My PhD research was on a group of membrane mutants of E.coli. I isolated and mapped mutations, isolated phage lambda transducing viruses that transduced the genes involved (tolA,B), carried out insertional mutagenesis with phage Mu, and described the cistronic organization of the locus. My postdoctoral work, in London, was with Steve Martin and Robin Weiss where I was involved in isolating and characterizng transformation-defective mutants of Rous sarcoma virus. Through a combination of genetic and molecualr approaches, we showed that these mutants were deletions that had lost the src transforming gene. This work helped pave the way for the classic Nobel Prize-winning experiment by Varmus and Bishop on the cellular origin of oncogenes.
What other positions have you held and how have they influenced your career?

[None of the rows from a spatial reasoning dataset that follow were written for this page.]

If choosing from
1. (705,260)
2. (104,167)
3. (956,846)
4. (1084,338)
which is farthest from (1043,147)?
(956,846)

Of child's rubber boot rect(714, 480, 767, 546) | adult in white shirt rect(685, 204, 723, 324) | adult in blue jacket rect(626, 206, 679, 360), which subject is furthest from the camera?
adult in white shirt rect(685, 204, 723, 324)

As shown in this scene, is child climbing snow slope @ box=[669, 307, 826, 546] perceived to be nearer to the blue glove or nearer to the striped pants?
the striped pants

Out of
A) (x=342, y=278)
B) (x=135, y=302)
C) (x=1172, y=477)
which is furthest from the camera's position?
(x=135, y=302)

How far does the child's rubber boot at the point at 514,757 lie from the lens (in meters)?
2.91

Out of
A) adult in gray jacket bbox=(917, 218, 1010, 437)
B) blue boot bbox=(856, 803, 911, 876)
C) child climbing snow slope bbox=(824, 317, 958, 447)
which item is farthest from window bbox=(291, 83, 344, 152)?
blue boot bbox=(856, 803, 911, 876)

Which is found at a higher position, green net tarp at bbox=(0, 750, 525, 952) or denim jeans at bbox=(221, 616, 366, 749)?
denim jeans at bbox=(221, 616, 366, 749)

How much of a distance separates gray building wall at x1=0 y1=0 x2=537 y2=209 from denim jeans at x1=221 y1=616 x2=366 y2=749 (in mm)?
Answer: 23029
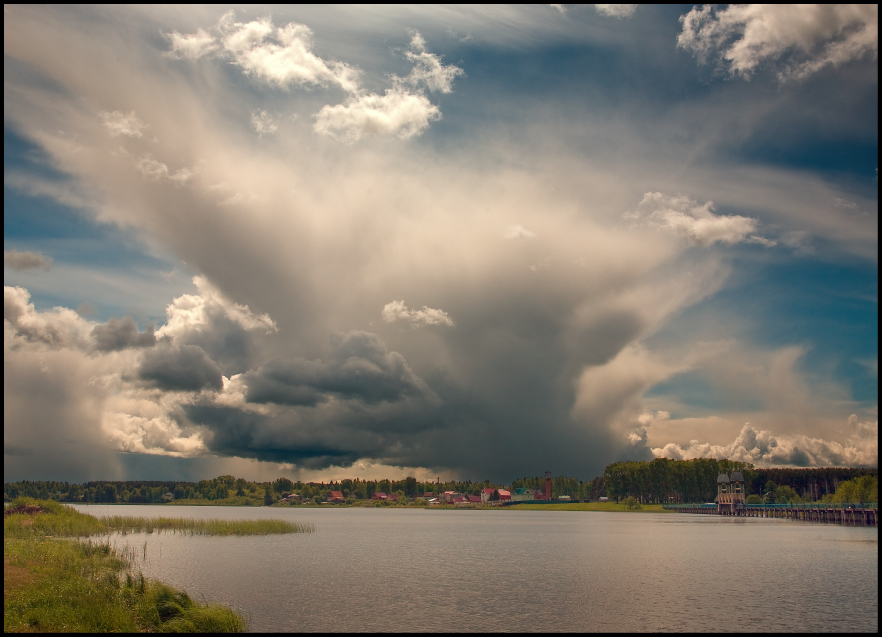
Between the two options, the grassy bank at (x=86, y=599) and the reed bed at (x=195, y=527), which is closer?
the grassy bank at (x=86, y=599)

Briefly, I was a Senior Scientist at the Ontario Cancer Institute (1974-1985); head of the Division of Molecular and Developmental Biology, and then the Director of Research at the then new Samuel Lunenfeld Research Institute in Toronto(1985-2000); President of the Canadian Institutes of Health Research (2000-2007); and executive director of the Enterprise. What I liked: I love science; talking science; working with grad students and postdocs; writing and reading papers; thinking about science experiments and science policy; engaging lay people and politicians about the importance of science to society; and the global nature of science. I also love being on the ground floor of new initiatives and testing new ideas both in the lab and as policy. I realized early on that I don't have patience for most hands-on lab work, but I do enjoy mentoring trainees. I think the most important lesson I have learned over the years is that life, and one's career, is not a race, it’s a journey. And like all good journeys, it should meander, it should be full of surprises, be interesting, and be memorable. And like all good journeys, you should avoid the beaten path. Travel far from shore into new and uncharted territory and relish the excitement of being where no one has gone before. And finally, it’s the people you meet along the way, and who deeply matter to you, that make the journey happy and fulfilling.
Who or what had the greatest impact on your career?

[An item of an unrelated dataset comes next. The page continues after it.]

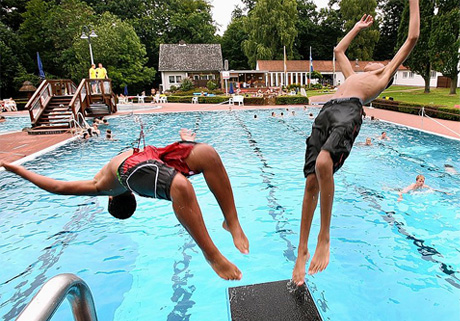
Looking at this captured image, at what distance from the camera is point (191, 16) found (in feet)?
174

Person: My PhD supervisor Jim Till (co-discoverer of stem cells) is a great scientist and human being-humble, very smart, a man of few words but lots of deep thoughts-in short, a typical Canadian prairie boy. He taught me a lot about myself and about science. Becoming President of CIHR in 2000 was a great experience. I was fortunate to be asked by the Canadian government to head up this new organization with a uniquely broad mandate and structure. I quickly learned that talking something to death is not the way to get things done. You have to have the courage to try new things, knowing that some of them will be mistakes. But the biggest mistake of all is to be paralyzed by the fear of making a mistake. As Leonard Cohen, the great Canadian poet/singer wrote in Anthem: " Ring the bells that can still can ring/Forget the perfect offering/There's a crack in everything/That’s how the light gets in."
What advice would you like to share with our readers who may be early in their careers?
My sense is that young people today have great anxieties about their future and have this need to explore every possible option (usually on the web) before making a decision. My advice is just jump into the pool. That’s the only way to know if you like swimming. Doing trumps talking. Related to this, keep in mind that we live much longer, healthier lives than ever. So, don't think that if you choose career path A, you will be doing that for the rest of your life. One hundred years ago, the rest of your life meant 10-20 years. Today it means 40-50 years. Can you imagine doing the same thing for 50 years! We now have the privilege of reinventing ourselves several times over. I think I have been privileged to have the opportunity to do just that. But we all do. And the people who I talk to who seem the most satisfied in their professional lives are those that have not pursued a straight line in their careers. As I wrote above, your career is not a race, it’s a journey. So, enjoy it! Challenge yourself. And avoid straight lines.
Second, unrelated critical piece of advice: find good mentors throughout your career-people who believe in you, listen to you, and can give you good advice. I have been extremely lucky to have had about 4 or 5 outstanding people (some scientists, some not) who have been my mentors, starting from when I was a grad student right up to today. I could not function without them.